Hollywood can do amazing things with faces, but the knees always give you away. Star Keanu Reeves staggers and clomps in a herky-jerky cadence that bespeaks of a man in his 50s who’s more worried about preserving his tendons than achieving maximum speed.
Yes, yes, if you’ve followed the legendary assassin’s journey through the first two movies, you know that Wick’s been repeatedly pummeled, stabbed and shot as he’s pursued by a virtual army of other killers, so that certainly factors into how much he’s slowed down. A couple of other assassins even makes jokes about his lurching ways.
He’s still game for a third go-round in "John Wick: Chapter 3 -- Parabellum,” which is a continuation of the story that plays out over a few days' time, during which Wick has waded through an increasingly deep ocean of blood.
The last portion of the title is Latin for “prepare for war,” so you know things are just getting ratcheted up to another level of ultra-violence.
I liked the raw kinetic energy of the first two movies, which were known for putting veteran stunt coordinator Chad Stahelski in the director’s chair, a then-novel approach that has since been much imitated. (And surpassed, imho, by “Atomic Blonde.”) The fights were in our face, unmasked with no jumpy editing or obvious stunt doubles.
The franchise reaches middle age here, relying more on CGI and other cheats, and with some fights that go on way longer than they should. Same for the movie in general, which feels bloated at 10 minutes past the two-hour mark. These sorts of action-reliant spectacles are best at a tight 101, like the first one.
Still, it’s hard to deny the movie’s still a lot of fun, what with all the Glock blasts to the face, people getting thrown through windows, motorcycle sword fights and chop-socky rope-a-dope. There are just enough talkie scenes to act as a deep breath before we plunge in for more slice-and-dice.
It seems in the last film Wick, who was reluctantly drawn out of retirement after five years, had committed the ultimate transgression against the High Table, the fictional ruling part of a worldwide association of assassins. They have their own little pet rules, with sanctuary hotels in each major city, always called the Continental, where killers can trade in special gold coins for refuge and weapons.
Wick killed a member of the Table on Continental New York grounds, so now he’s hunted -- excommunicado -- with a $14 million price on his head with nowhere to turn for help.
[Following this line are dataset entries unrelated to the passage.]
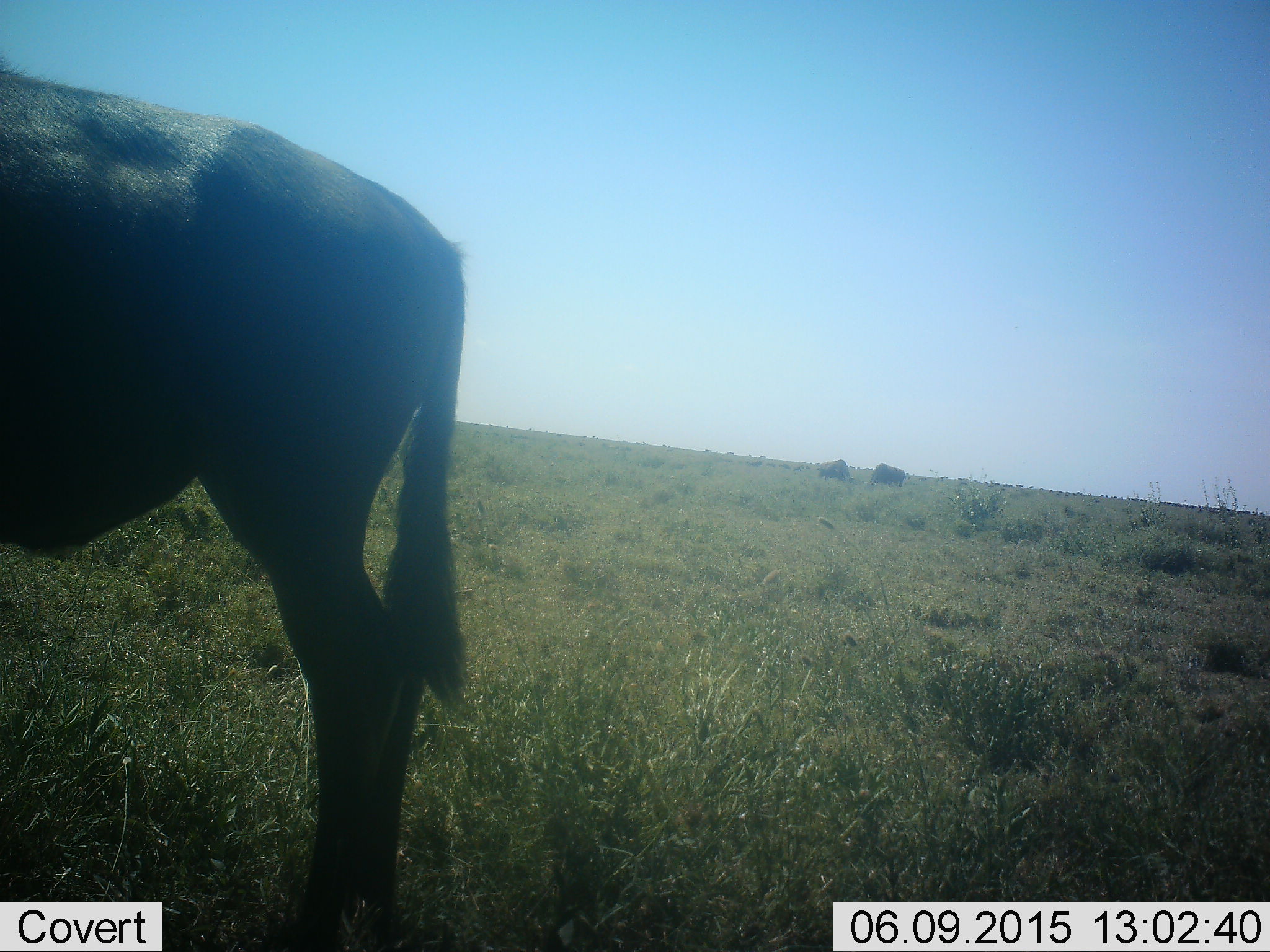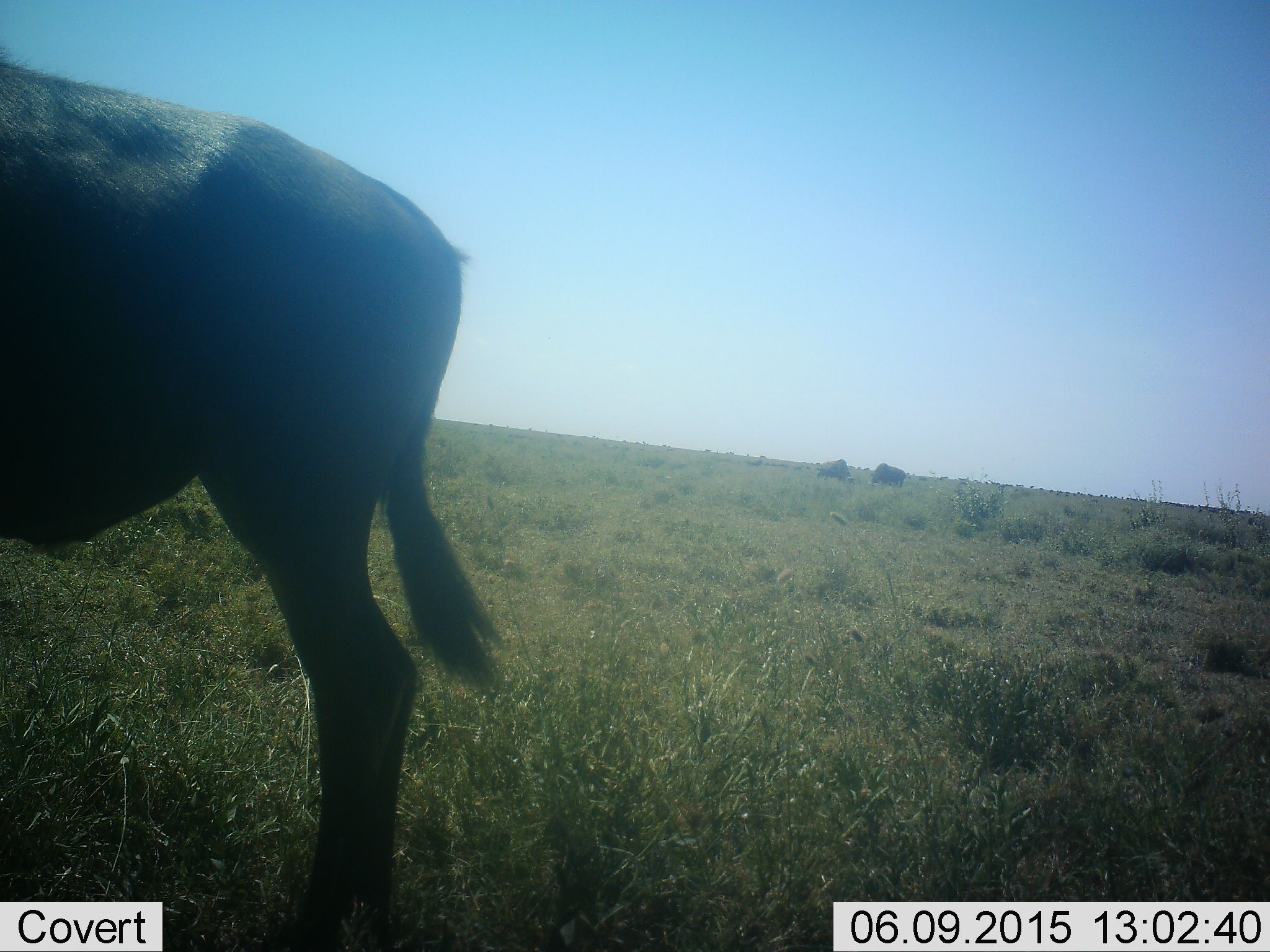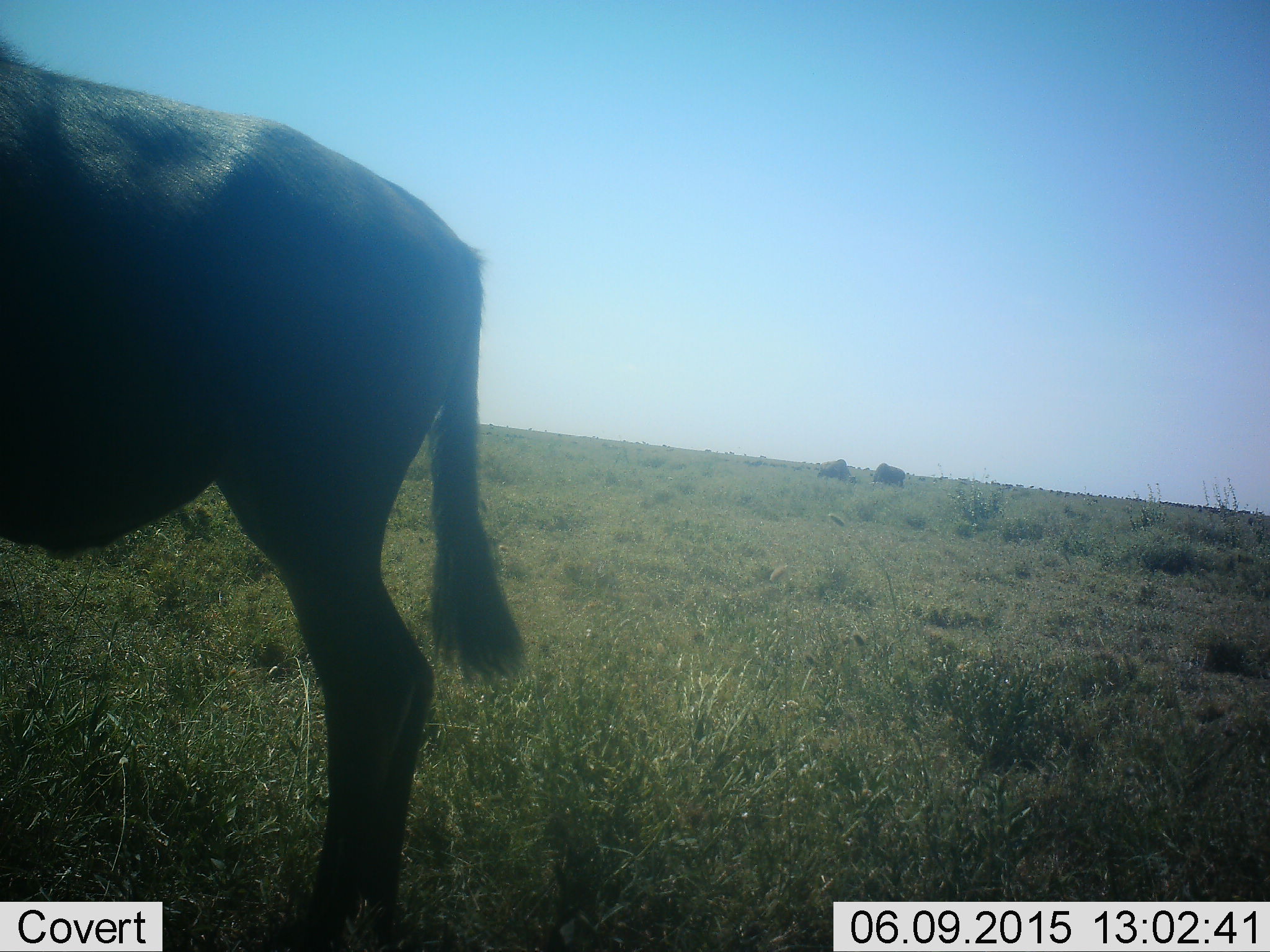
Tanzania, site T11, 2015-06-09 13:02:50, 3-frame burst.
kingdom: Animalia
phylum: Chordata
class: Mammalia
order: Artiodactyla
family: Bovidae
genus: Connochaetes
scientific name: Connochaetes taurinus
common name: blue wildebeest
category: wildebeest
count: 3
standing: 80%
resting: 0%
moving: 10%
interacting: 0%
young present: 0%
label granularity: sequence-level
A mysterious “adjudicator” (Asia Kate Dillon) shows up and deems that others are at fault too, including Winston (Ian McShane), the gravely manager of the Big Apple hotel, and the Bowery King (Laurence Fishburne), who runs the seedier side of town with an army of winos.
They helped John Wick before, and now must pay their own pound of flesh.
Halle Berry is a new face as Sofia, who manages the Continental in Casablanca and owes him an old favor. Ditto for Anjelica Huston, a Belarus matriarch who runs the ballet school where Wick grew up. That at least explains his grace with guns and knives, twirling in place like Nureyev as he takes one life after another.
Wick even gets his own assassin fanboy (Mark Dacascos), who runs a streetside sushi bar by day and commands a cadre of ninja assassins at night. He keeps telling Wick how honored he is to be fighting him, which is a hint of his long-term prospects.
Bedecked in a sleek black suit, long hair and scraggly beard, Reeves is more a force of vengeance than an actual person. But this is not the sort of movie you go to for dialogue and character development. It’s a gleeful orgy of bullets and bruises, film noir as bloodbath.
Drink deep, because it looks like we’re in for a whole lot more of these.